Que serait le petit émirat du Qatar sans Al-Jazeera. La chaîne satellitaire diffusant à partir de Doha a fait la renommée de la presqu’Ile adossée au géant saoudien et comme lui d’obédience wahhabite. Grâce à cette station de TV, le Qatar est entré en bisbille avec tous les pays arabes ou presque. L’Arabie Saoudite était parmi les premiers pays qui se sont trouvés dans le viseur de la chaîne. Pour lui rendre la monnaie de sa pièce, les autorités saoudites avaient jusqu’à un passé récent interdit à la chaîne de couvrir le pèlerinage de la Mecque. C’est dire. Mais pas seulement. L’Egypte de Moubarak comme de Sissi est le mouton noir de la chaîne qatarie. C’est seulement pendant la parenthèse de Morsy que le pays du Nil a été épargné. Les Emirats ont été dans le collimateur de la station également malgré la proximité géographique entre les deux pays.
Attiser le feu qui couve
Tout le monde convient que la station qatarie a joué un rôle majeur dans le déclenchement des « révolutions » du « Printemps arabe ». Elle a attisé le feu en soufflant dessus pour qu’il gagne d’autres contrées. Elle s’est réjouie comme personne lorsque les « dictateurs » sont tombés l’un après l’autre. Comme si le Qatar est une démocratie exemplaire. Fait remarquable, la chaîne s’intéresse très peu aux affaires de l’Emirat sauf pour mettre en évidence ses « prouesses diplomatiques » lorsqu’elles ont lieu.
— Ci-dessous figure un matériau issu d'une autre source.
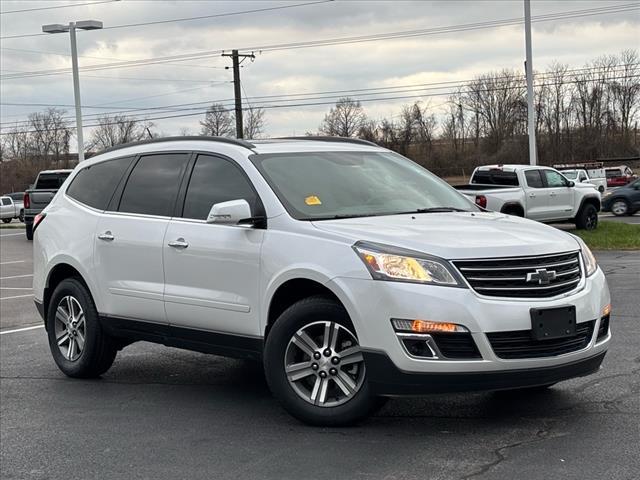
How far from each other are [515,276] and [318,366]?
4.29 ft

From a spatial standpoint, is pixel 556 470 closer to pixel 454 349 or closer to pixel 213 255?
pixel 454 349

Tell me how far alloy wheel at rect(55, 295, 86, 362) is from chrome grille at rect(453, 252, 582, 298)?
365 cm

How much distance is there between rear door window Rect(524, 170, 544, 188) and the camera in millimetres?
22406

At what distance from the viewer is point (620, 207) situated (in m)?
32.1

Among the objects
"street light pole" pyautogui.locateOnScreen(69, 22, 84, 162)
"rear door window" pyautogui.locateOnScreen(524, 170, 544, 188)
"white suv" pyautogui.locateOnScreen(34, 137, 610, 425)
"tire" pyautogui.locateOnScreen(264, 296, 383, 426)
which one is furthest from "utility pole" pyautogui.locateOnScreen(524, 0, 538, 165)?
"tire" pyautogui.locateOnScreen(264, 296, 383, 426)

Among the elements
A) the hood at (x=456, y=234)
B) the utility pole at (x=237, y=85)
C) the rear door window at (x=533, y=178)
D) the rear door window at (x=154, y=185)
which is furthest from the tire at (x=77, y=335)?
the utility pole at (x=237, y=85)

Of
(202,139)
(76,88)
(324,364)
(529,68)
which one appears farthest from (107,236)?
(76,88)

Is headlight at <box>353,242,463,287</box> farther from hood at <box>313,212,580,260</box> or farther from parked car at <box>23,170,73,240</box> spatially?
parked car at <box>23,170,73,240</box>

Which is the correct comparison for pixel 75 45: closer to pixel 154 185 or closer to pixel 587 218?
pixel 587 218

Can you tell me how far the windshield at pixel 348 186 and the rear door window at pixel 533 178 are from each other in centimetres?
1649

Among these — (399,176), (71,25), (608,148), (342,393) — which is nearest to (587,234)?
(399,176)

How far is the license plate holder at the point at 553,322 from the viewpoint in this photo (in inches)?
186

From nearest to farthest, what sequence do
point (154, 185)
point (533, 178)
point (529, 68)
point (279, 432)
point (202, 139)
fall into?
1. point (279, 432)
2. point (202, 139)
3. point (154, 185)
4. point (533, 178)
5. point (529, 68)

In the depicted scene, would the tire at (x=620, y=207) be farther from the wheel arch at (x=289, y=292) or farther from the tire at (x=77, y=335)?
the wheel arch at (x=289, y=292)
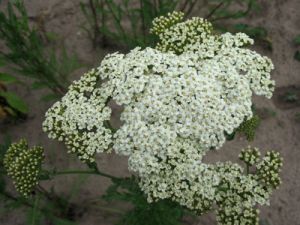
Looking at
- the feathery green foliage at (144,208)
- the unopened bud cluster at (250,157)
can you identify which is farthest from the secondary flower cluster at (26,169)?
the unopened bud cluster at (250,157)

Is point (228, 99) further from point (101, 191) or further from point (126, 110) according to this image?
point (101, 191)

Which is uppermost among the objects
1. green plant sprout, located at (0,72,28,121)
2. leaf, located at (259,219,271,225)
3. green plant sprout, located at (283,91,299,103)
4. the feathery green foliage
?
green plant sprout, located at (283,91,299,103)

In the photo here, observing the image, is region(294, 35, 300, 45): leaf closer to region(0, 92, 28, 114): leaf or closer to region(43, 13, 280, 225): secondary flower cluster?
region(43, 13, 280, 225): secondary flower cluster

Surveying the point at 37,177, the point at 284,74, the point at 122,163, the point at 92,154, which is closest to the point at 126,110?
the point at 92,154

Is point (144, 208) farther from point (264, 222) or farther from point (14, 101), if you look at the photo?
point (14, 101)

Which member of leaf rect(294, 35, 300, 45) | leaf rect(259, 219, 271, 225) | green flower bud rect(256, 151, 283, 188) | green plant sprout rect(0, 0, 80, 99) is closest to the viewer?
green flower bud rect(256, 151, 283, 188)

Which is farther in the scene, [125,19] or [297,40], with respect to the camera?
[125,19]

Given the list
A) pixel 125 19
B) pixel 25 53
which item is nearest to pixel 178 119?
pixel 25 53

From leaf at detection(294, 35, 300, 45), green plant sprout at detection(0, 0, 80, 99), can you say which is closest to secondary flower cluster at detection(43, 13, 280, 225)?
green plant sprout at detection(0, 0, 80, 99)
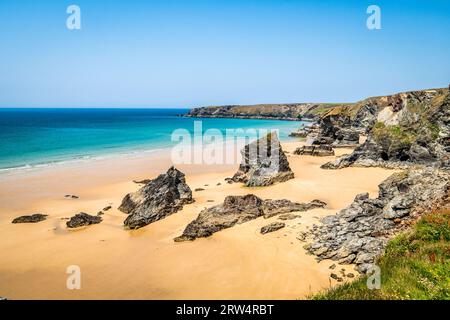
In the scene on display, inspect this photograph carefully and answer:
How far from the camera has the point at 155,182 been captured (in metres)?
21.7

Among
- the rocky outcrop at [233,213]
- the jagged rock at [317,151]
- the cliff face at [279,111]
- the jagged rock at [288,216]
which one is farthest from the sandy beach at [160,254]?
the cliff face at [279,111]

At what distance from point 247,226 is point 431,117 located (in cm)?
2493

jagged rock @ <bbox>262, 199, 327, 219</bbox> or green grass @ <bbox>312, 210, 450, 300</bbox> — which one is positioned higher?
green grass @ <bbox>312, 210, 450, 300</bbox>

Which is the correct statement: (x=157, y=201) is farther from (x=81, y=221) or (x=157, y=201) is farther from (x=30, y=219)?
(x=30, y=219)

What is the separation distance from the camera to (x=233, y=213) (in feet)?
58.5

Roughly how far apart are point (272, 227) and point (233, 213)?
2.69 metres

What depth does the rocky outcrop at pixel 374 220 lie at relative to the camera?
40.8ft

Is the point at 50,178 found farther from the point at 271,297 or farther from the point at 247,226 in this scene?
the point at 271,297

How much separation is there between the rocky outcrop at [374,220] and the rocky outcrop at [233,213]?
10.5 ft

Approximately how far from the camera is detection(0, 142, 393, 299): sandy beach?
11.7m

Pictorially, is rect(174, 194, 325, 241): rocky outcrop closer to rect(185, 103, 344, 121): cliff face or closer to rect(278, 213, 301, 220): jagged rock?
rect(278, 213, 301, 220): jagged rock

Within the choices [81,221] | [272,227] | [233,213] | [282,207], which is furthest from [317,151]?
[81,221]

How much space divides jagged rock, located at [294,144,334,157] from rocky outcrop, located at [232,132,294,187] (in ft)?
51.5

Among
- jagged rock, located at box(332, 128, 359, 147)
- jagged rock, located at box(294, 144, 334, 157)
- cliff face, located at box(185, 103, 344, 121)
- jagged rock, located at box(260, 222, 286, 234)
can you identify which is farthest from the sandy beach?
cliff face, located at box(185, 103, 344, 121)
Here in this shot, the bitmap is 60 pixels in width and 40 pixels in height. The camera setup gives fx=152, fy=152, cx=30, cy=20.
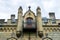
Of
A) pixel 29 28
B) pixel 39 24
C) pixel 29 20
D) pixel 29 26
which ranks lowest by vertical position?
pixel 29 28

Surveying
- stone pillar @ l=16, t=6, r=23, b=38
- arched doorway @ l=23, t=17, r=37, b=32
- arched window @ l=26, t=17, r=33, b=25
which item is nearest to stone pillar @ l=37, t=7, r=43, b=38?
arched doorway @ l=23, t=17, r=37, b=32

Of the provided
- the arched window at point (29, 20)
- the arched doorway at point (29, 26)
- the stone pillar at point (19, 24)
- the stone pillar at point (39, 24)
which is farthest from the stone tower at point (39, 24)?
the stone pillar at point (19, 24)

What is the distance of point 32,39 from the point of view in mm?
17656

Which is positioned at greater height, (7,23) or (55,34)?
(7,23)

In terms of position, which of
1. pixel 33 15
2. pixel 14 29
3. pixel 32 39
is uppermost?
pixel 33 15

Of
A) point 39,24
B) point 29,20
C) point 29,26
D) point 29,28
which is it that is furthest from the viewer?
point 29,20

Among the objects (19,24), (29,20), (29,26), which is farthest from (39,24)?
(19,24)

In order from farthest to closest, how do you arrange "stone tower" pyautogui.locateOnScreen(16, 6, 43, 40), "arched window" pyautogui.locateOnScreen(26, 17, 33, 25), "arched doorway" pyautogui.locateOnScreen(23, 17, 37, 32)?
"arched window" pyautogui.locateOnScreen(26, 17, 33, 25) < "arched doorway" pyautogui.locateOnScreen(23, 17, 37, 32) < "stone tower" pyautogui.locateOnScreen(16, 6, 43, 40)

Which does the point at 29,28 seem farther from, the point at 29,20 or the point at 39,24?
the point at 29,20

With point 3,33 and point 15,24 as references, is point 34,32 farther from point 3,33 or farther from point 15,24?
point 3,33

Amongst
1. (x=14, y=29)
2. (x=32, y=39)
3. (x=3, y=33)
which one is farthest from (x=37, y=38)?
(x=3, y=33)

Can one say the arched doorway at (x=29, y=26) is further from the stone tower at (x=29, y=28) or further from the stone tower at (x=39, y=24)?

Mais Al-Jazeera ne savait pas qu’en favorisant le «Printemps arabe », elle creusait sa propre tombe. Car les « révolutions » ont eu pour effet de donner du crédit aux chaînes nationales que les populations des pays arabes ont recommencé à regarder. Celles-ci leur servaient les informations de leur propre pays dont ils étaient auparavant sevrés. Mais plus est, ceux qui se sont accrochés à regarder la chaîne se sont rendus compte de son parti pris sur les sujets qui les concernent. De quoi, les inciter à éviter de la regarder.
Des réserves qui fondent comme neige au soleil
Après avoir culminé avec 46 millions de téléspectateurs par jour, l’audience de la chaîne a peu à peu fondu comme neige au soleil. Ils ne seraient plus que 6 millions à la regarder actuellement. Ce qui a conduit la direction de la chaîne à revoir ses ambitions à la baisse. Surtout que l’émirat a vu ses recettes baisser drastiquement suite à la chute du prix du pétrole. Les réserves de l’émirat qui étaient de 250 milliards de dollars en 2015 vont être réduites de 50 milliards cette année. Puis le pays va organiser la coupe du monde de football en 2022, ce qui va lui couter la bagatelle somme de 150 à 200 milliards de dollars. Al-Jazeera ne peut pas être épargnée. Sur les 5200 journalistes, techniciens et administratifs que la chaîne compte dans son quartier général et dans ses 80 bureaux à travers le monde, la moitié devrait être licenciée. Ce « dégraissage » qui a déjà commencé en 2015 se poursuivra en 2016 au cours de laquelle le plan de licenciement concerne quelques 500 employés dont une grande majorité d’administratifs.
Ainsi, la station al-Jazeera aux Etats unis sera elle bel et bien supprimée sur deux ans. N’ayant pu réunir que tout juste 20.000 téléspectateurs pour un coût estimé à 2 milliards de dollars au cours des ses deux ans et demi d’existence, cette station a été un bide et il a fallu arrêter les frais au plus vite.
Révision déchirante
Mais ce ne sont pas des raisons financières qui ont amené les autorités de l’Emirat à cette révision déchirante. Il faut remarquer que depuis l’abdication-surprise de l’Emir Hamad Ben Khalifa et son remplacement par son fils Tamim Ben Hamad, l’Emirat s’est évertué à remettre de l’ordre dans ses orientations diplomatiques. Partisan de relations apaisées avec ses voisins et d’une politique moins agressive envers le reste du monde, le jeune monarque veut aussi prendre ses distances par rapport à la confrérie des « Frères musulmans » dont la chaîne était le porte étendard médiatique.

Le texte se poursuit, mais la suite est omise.